I admit it. I'm a Miata fanboy. Publicly, I won't admit that the car has any faults. It's perfect. But friends, in private, I think it has quite a few. I'm going to let you in on what needs fixing. And why the Super20 fixes all of them. And more.
(Full Disclosure: I wanted to drive the Super20 so bad that I pestered Mazda for months to let me do it. Months. Ask them, they'll tell you. [UPDATE: Mazda PR has informed me I started asking on April 3, 2013.] They told me I could if I was ever in LA, so I came to LA. Pro tip: If you want me to go somewhere, tell me there will be a modified Miata waiting for me when I get there.)
The Miata is more than the sum of its parts. It's kind of like every equation I solved in high school math, although that was more by mistake than design. Out of the factory, the Miata does have a few flaws. And the biggest flaw is the engine.
In one of the most character-filled cars on the road, the Miata has one of the most anemic and boring engines you can imagine. It sounds flat. It feels blah. It doesn't wow you with high power or high torque. The 2.0 gets the job done, but it doesn't do it thrillingly.
And that's a shame, because the brilliance of the Miata chassis means it can handle so much more power and do it easily. The aftermarket makes turbos, superchargers, and even drops in V8s to make the engine match the chassis. Mazda has even lightly turbocharged the Miata in the past.

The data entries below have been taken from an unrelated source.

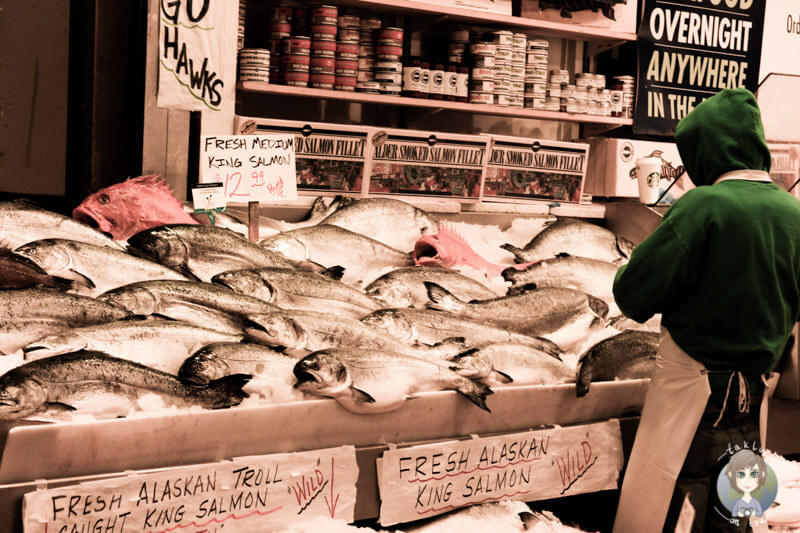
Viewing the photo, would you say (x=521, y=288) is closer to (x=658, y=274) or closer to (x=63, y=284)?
(x=658, y=274)

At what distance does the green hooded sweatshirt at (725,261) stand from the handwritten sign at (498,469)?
1.77 ft

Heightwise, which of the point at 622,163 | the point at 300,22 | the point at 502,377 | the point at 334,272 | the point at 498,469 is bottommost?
the point at 498,469

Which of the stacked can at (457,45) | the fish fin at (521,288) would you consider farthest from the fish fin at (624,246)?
the stacked can at (457,45)

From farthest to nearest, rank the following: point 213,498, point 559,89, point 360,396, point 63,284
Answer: point 559,89 < point 63,284 < point 360,396 < point 213,498

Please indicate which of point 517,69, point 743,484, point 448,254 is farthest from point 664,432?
point 517,69

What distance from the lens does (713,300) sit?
2.48 metres

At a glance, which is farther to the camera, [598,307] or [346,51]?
[346,51]

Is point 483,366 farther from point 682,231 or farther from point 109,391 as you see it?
point 109,391

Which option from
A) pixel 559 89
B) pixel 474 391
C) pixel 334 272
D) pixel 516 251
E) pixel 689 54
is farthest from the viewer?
pixel 689 54

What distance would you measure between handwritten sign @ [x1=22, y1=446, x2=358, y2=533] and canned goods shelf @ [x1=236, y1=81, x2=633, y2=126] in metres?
2.53

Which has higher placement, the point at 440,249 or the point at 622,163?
the point at 622,163

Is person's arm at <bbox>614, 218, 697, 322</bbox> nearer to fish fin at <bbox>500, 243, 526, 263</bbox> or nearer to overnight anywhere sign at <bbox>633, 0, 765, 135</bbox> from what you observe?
fish fin at <bbox>500, 243, 526, 263</bbox>

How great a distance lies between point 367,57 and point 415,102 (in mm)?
378

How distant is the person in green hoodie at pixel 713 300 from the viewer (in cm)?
244
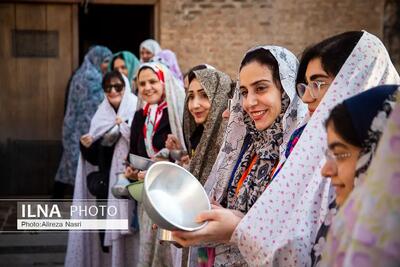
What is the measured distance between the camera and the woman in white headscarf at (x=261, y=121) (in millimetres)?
2637

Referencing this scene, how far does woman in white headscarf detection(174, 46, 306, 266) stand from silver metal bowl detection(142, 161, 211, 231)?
0.37 metres

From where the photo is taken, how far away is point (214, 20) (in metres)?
8.05

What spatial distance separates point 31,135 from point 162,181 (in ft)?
20.5

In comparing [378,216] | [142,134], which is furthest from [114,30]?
[378,216]

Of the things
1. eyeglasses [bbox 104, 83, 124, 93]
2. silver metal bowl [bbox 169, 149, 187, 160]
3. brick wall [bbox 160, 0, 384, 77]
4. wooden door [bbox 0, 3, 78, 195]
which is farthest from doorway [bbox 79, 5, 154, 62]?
silver metal bowl [bbox 169, 149, 187, 160]

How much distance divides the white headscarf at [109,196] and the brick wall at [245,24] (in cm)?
251

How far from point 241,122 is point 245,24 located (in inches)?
212

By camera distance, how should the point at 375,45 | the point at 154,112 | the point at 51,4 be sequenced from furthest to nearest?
the point at 51,4
the point at 154,112
the point at 375,45

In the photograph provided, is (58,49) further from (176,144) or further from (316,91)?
(316,91)

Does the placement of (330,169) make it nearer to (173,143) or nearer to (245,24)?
(173,143)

That's what makes the Super20 so great: It's supercharged. By Cosworth and Flyin' Miata. Yes. That Cosworth. The car also has all these great other words like Stoptech, Toyo, Enkei, and Mazdaspeed. And what that equals is a balls out Miata with 250 horsepower (About. Maybe. Mazda hasn't said the power it makes, but other publications put it around there. I'm going to agree.). This was Mazda's concept at SEMA in 2010 and 2011, and for some reason they're now letting regular folks drive it. I'm not going to complain.